> **Task objective**
The pictures must be left out, while the rest of the data is copied exactly.

> **Provided information**
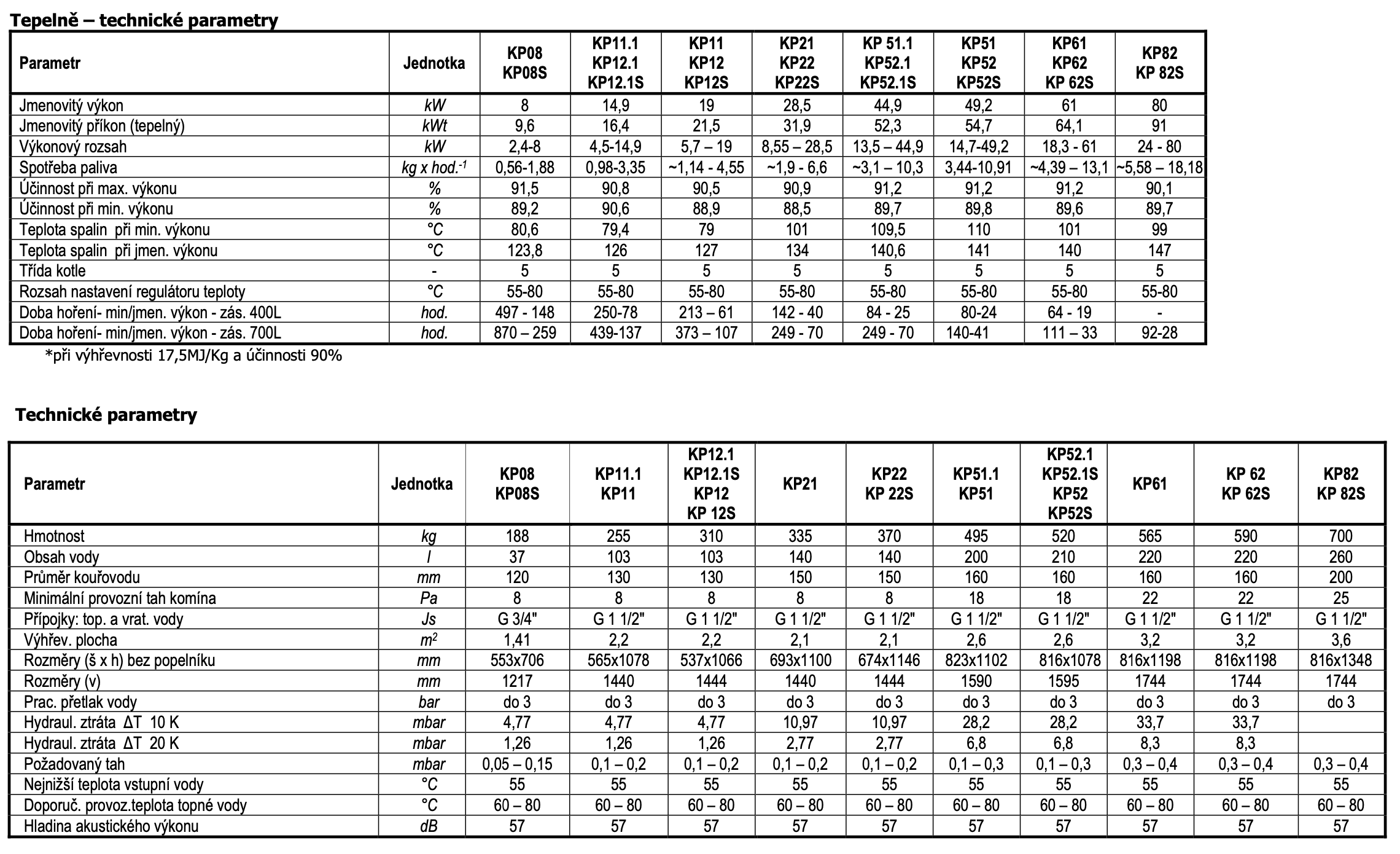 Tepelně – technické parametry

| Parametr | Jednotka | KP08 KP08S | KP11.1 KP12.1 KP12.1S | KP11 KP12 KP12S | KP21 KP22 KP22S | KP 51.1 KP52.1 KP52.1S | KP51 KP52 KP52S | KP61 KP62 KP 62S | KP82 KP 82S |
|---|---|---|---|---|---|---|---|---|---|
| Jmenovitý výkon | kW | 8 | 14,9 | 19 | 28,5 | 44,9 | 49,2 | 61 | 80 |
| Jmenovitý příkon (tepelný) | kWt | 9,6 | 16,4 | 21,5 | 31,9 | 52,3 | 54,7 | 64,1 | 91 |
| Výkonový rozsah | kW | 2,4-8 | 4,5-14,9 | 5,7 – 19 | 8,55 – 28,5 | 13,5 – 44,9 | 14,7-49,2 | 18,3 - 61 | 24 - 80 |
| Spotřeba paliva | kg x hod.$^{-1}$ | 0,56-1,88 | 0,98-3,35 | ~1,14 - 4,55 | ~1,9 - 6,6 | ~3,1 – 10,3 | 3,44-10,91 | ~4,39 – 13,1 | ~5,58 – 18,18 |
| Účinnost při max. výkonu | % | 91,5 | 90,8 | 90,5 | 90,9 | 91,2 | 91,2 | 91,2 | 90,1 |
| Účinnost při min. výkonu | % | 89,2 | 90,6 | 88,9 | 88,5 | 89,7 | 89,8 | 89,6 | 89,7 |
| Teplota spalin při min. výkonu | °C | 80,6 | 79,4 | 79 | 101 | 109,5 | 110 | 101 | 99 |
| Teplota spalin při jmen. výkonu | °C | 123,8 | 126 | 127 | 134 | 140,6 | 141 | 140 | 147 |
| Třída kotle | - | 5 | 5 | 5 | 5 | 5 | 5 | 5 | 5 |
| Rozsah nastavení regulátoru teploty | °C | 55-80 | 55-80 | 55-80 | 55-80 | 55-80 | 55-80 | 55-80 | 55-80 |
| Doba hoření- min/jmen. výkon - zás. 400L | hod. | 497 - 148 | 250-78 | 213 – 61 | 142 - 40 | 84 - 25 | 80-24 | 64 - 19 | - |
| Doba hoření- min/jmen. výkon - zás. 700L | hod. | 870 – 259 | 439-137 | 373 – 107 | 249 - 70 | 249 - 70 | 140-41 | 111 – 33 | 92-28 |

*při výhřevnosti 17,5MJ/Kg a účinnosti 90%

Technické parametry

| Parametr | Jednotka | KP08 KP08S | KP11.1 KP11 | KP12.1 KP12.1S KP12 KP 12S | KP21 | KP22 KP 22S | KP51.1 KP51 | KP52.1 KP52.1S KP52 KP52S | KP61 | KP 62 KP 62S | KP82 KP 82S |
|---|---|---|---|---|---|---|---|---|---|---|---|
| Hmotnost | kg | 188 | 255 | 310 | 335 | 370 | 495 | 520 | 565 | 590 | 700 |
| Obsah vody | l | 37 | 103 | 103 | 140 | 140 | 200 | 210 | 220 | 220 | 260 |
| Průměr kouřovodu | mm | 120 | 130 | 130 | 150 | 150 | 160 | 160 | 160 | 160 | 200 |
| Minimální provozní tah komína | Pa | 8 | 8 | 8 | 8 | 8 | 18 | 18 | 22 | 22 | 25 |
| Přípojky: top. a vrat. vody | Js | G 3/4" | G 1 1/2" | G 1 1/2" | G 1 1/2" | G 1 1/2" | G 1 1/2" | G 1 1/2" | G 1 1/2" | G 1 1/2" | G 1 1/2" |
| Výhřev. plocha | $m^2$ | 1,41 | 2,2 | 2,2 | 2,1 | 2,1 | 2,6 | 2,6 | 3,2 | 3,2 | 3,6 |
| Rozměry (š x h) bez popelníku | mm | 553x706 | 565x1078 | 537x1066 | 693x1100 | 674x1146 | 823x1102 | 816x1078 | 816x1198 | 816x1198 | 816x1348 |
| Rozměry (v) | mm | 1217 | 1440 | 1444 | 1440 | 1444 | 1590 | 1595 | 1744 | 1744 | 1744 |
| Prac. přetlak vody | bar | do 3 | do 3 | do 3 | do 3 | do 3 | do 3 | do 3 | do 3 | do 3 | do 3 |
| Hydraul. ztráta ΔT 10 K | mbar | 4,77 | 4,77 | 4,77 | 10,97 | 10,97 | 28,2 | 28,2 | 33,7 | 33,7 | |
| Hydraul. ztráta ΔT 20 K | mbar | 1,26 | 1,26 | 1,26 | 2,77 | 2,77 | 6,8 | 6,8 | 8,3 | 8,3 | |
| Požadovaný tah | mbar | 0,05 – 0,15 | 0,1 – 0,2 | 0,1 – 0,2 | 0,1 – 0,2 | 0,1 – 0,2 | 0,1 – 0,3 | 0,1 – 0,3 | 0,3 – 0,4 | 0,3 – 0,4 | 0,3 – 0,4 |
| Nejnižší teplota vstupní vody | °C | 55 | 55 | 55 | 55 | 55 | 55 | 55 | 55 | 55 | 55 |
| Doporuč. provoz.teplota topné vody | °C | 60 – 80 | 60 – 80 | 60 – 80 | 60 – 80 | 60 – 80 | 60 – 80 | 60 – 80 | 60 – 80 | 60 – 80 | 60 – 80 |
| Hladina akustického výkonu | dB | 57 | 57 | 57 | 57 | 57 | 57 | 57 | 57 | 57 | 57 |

> **Exercise solution**
 Tepelně – technické parametry

| Parametr | Jednotka | KP08 KP08S | KP11.1 KP12.1 KP12.1S | KP11 KP12 KP12S | KP21 KP22 KP22S | KP 51.1 KP52.1 KP52.1S | KP51 KP52 KP52S | KP61 KP62 KP 62S | KP82 KP 82S |
|---|---|---|---|---|---|---|---|---|---|
| Jmenovitý výkon | kW | 8 | 14,9 | 19 | 28,5 | 44,9 | 49,2 | 61 | 80 |
| Jmenovitý příkon (tepelný) | kWt | 9,6 | 16,4 | 21,5 | 31,9 | 52,3 | 54,7 | 64,1 | 91 |
| Výkonový rozsah | kW | 2,4-8 | 4,5-14,9 | 5,7 – 19 | 8,55 – 28,5 | 13,5 – 44,9 | 14,7-49,2 | 18,3 - 61 | 24 - 80 |
| Spotřeba paliva | kg x hod.$^{-1}$ | 0,56-1,88 | 0,98-3,35 | ~1,14 - 4,55 | ~1,9 - 6,6 | ~3,1 – 10,3 | 3,44-10,91 | ~4,39 – 13,1 | ~5,58 – 18,18 |
| Účinnost při max. výkonu | % | 91,5 | 90,8 | 90,5 | 90,9 | 91,2 | 91,2 | 91,2 | 90,1 |
| Účinnost při min. výkonu | % | 89,2 | 90,6 | 88,9 | 88,5 | 89,7 | 89,8 | 89,6 | 89,7 |
| Teplota spalin při min. výkonu | °C | 80,6 | 79,4 | 79 | 101 | 109,5 | 110 | 101 | 99 |
| Teplota spalin při jmen. výkonu | °C | 123,8 | 126 | 127 | 134 | 140,6 | 141 | 140 | 147 |
| Třída kotle | - | 5 | 5 | 5 | 5 | 5 | 5 | 5 | 5 |
| Rozsah nastavení regulátoru teploty | °C | 55-80 | 55-80 | 55-80 | 55-80 | 55-80 | 55-80 | 55-80 | 55-80 |
| Doba hoření- min/jmen. výkon - zás. 400L | hod. | 497 - 148 | 250-78 | 213 – 61 | 142 - 40 | 84 - 25 | 80-24 | 64 - 19 | - |
| Doba hoření- min/jmen. výkon - zás. 700L | hod. | 870 – 259 | 439-137 | 373 – 107 | 249 - 70 | 249 - 70 | 140-41 | 111 – 33 | 92-28 |

*při výhřevnosti 17,5MJ/Kg a účinnosti 90%

Technické parametry

| Parametr | Jednotka | KP08 KP08S | KP11.1 KP11 | KP12.1 KP12.1S KP12 KP 12S | KP21 | KP22 KP 22S | KP51.1 KP51 | KP52.1 KP52.1S KP52 KP52S | KP61 | KP 62 KP 62S | KP82 KP 82S |
|---|---|---|---|---|---|---|---|---|---|---|---|
| Hmotnost | kg | 188 | 255 | 310 | 335 | 370 | 495 | 520 | 565 | 590 | 700 |
| Obsah vody | l | 37 | 103 | 103 | 140 | 140 | 200 | 210 | 220 | 220 | 260 |
| Průměr kouřovodu | mm | 120 | 130 | 130 | 150 | 150 | 160 | 160 | 160 | 160 | 200 |
| Minimální provozní tah komína | Pa | 8 | 8 | 8 | 8 | 8 | 18 | 18 | 22 | 22 | 25 |
| Přípojky: top. a vrat. vody | Js | G 3/4" | G 1 1/2" | G 1 1/2" | G 1 1/2" | G 1 1/2" | G 1 1/2" | G 1 1/2" | G 1 1/2" | G 1 1/2" | G 1 1/2" |
| Výhřev. plocha | $m^2$ | 1,41 | 2,2 | 2,2 | 2,1 | 2,1 | 2,6 | 2,6 | 3,2 | 3,2 | 3,6 |
| Rozměry (š x h) bez popelníku | mm | 553x706 | 565x1078 | 537x1066 | 693x1100 | 674x1146 | 823x1102 | 816x1078 | 816x1198 | 816x1198 | 816x1348 |
| Rozměry (v) | mm | 1217 | 1440 | 1444 | 1440 | 1444 | 1590 | 1595 | 1744 | 1744 | 1744 |
| Prac. přetlak vody | bar | do 3 | do 3 | do 3 | do 3 | do 3 | do 3 | do 3 | do 3 | do 3 | do 3 |
| Hydraul. ztráta ΔT 10 K | mbar | 4,77 | 4,77 | 4,77 | 10,97 | 10,97 | 28,2 | 28,2 | 33,7 | 33,7 | |
| Hydraul. ztráta ΔT 20 K | mbar | 1,26 | 1,26 | 1,26 | 2,77 | 2,77 | 6,8 | 6,8 | 8,3 | 8,3 | |
| Požadovaný tah | mbar | 0,05 – 0,15 | 0,1 – 0,2 | 0,1 – 0,2 | 0,1 – 0,2 | 0,1 – 0,2 | 0,1 – 0,3 | 0,1 – 0,3 | 0,3 – 0,4 | 0,3 – 0,4 | 0,3 – 0,4 |
| Nejnižší teplota vstupní vody | °C | 55 | 55 | 55 | 55 | 55 | 55 | 55 | 55 | 55 | 55 |
| Doporuč. provoz.teplota topné vody | °C | 60 – 80 | 60 – 80 | 60 – 80 | 60 – 80 | 60 – 80 | 60 – 80 | 60 – 80 | 60 – 80 | 60 – 80 | 60 – 80 |
| Hladina akustického výkonu | dB | 57 | 57 | 57 | 57 | 57 | 57 | 57 | 57 | 57 | 57 |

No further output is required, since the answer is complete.